In response to these limitations, newer classification systems have emerged. The Ganga Hospital Open Injury Severity Score (GHOISS) was developed in 1994 to improve the prediction of limb salvage outcomes in open tibial fractures and guide decisions regarding amputation. The system evaluates injuries across four domains: covering tissues, skeletal structures, functional tissues, and co-morbid factors. Scores for each domain are combined to give an overall total ranging from 3 to 29, where a score of 14 or less suggests likely limb salvage, whilst a score of 17 or more indicates a high probability of amputation. GHOISS has demonstrated higher sensitivity and specificity than the GA classification, particularly in predicting limb outcomes in severe cases such as type IIIB fractures. ,
In 2010, the Orthopaedic Trauma Association (OTA) introduced a new classification system aimed at enhancing the accuracy of open fracture assessment, with applicability across all bones in both adult and paediatric populations. This system evaluates injuries in five domains: skin injury, muscle injury, arterial damage, contamination, and bone loss. Each is rated on a scale from 1 to 3, with higher scores reflecting greater injury severity. Studies have shown that the OTA system outperforms the GA classification in predicting postoperative complications and treatment outcomes, especially for long bone fractures.

== Information supplied ==
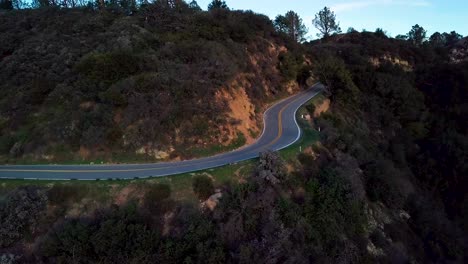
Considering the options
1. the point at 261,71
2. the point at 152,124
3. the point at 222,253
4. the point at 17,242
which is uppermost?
the point at 261,71

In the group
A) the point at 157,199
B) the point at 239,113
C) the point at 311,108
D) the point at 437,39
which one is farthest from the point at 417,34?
the point at 157,199

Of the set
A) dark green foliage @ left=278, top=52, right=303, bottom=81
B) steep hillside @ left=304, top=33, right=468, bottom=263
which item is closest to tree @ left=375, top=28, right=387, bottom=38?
steep hillside @ left=304, top=33, right=468, bottom=263

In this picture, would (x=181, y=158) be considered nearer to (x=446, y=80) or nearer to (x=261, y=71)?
(x=261, y=71)

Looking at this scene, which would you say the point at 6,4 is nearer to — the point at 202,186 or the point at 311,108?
the point at 311,108

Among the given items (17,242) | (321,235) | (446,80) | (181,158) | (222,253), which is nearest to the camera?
(222,253)

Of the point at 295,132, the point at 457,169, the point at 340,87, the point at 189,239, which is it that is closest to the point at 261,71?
the point at 340,87

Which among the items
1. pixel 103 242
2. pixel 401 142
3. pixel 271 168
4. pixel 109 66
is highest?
pixel 109 66
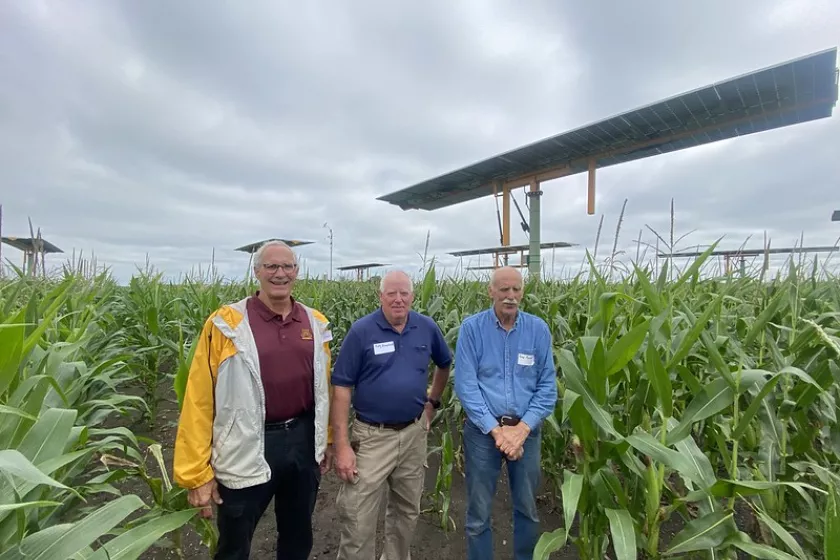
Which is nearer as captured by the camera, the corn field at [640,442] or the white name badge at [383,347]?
the corn field at [640,442]

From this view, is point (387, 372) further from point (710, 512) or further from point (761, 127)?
point (761, 127)

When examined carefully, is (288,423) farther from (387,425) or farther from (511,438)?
(511,438)

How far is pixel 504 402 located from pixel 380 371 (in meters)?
0.75

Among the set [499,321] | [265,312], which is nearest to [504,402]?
[499,321]

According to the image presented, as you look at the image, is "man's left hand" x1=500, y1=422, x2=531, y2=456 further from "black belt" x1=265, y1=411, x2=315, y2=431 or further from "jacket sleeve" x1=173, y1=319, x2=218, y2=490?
"jacket sleeve" x1=173, y1=319, x2=218, y2=490

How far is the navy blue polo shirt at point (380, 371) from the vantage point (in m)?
2.36

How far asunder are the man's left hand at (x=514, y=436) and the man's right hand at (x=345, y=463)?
2.80ft

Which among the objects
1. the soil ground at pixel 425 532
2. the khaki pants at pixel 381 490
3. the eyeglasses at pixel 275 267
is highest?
the eyeglasses at pixel 275 267

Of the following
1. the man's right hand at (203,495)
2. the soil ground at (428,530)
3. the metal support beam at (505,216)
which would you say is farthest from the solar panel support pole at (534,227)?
the man's right hand at (203,495)

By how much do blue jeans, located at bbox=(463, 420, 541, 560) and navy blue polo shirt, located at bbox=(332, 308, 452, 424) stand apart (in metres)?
0.48

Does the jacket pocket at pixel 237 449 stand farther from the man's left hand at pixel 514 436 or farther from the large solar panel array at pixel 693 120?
the large solar panel array at pixel 693 120

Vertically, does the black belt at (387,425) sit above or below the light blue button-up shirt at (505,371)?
below

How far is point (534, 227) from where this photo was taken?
7102 millimetres

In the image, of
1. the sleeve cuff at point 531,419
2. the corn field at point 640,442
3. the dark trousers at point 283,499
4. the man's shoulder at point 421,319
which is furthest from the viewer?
the man's shoulder at point 421,319
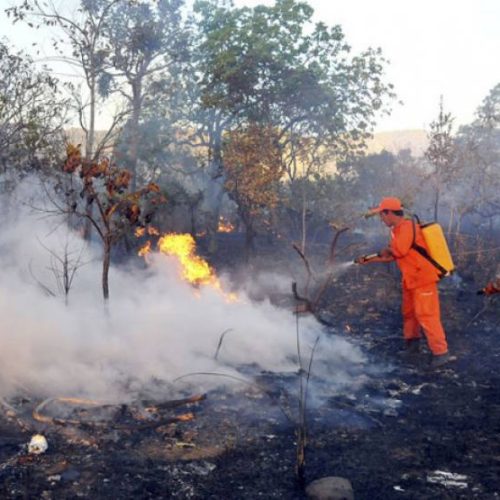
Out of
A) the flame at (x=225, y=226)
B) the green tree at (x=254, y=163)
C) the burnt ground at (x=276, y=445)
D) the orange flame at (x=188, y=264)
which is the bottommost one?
the burnt ground at (x=276, y=445)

== Try it ==
Continue the passage on classification systems for open fractures, beginning right after its last sentence about the OTA system.

== Answer to this task ==
In 2020, the Orthopaedic Trauma Society (OTS) proposed a classification system for open fractures categorizing them as either ‘simple’ or ‘complex’, based on whether the wound can be primarily closed following initial debridement or if a reconstructive procedure is required. Complex fractures are further divided into three groups to indicate the level of reconstruction needed: firstly, when bone deformation or acute shortening is required to facilitate primary wound closure; secondly, when soft tissue reconstruction is required to cover the wound; and finally, when vascular repair or reconstruction is necessary. The OTS classification is based on objective measures and has been shown to correlate with patient-centred outcomes, but it is still relatively new and more research is required to investigate its validity.
Surgical debridement
Technique
Comprehensive debridement is a critical component in the management of open fractures. Debridement involves the systematic surgical excision of non-viable tissue, including any foreign material, in order to reduce the risk of infection and promote healing. Tissue should be excised from superficial to deep and from outer edges towards the centre. A gentle ‘tug test’ can be used to identify devitalized bone that easily separates from its soft tissues. However, a recent study has shown favourable outcomes when retaining mechanically relevant devitalized bone fragments in IIIB open tibial fractures, provided they have been carefully debrided.
When extension of the wound is required, BOAST guidelines recommend performing this via fasciotomy incisions ( Figure 3 ), which preserves the perforating vessels and permits delivery of bone ends. Dead muscle can be identified by assessing colour, contractility, consistency and capillary bleeding (the four C’s). Tourniquet use is not recommended but can allow for better anatomical identification and assessment of tissue viability in significant degloving.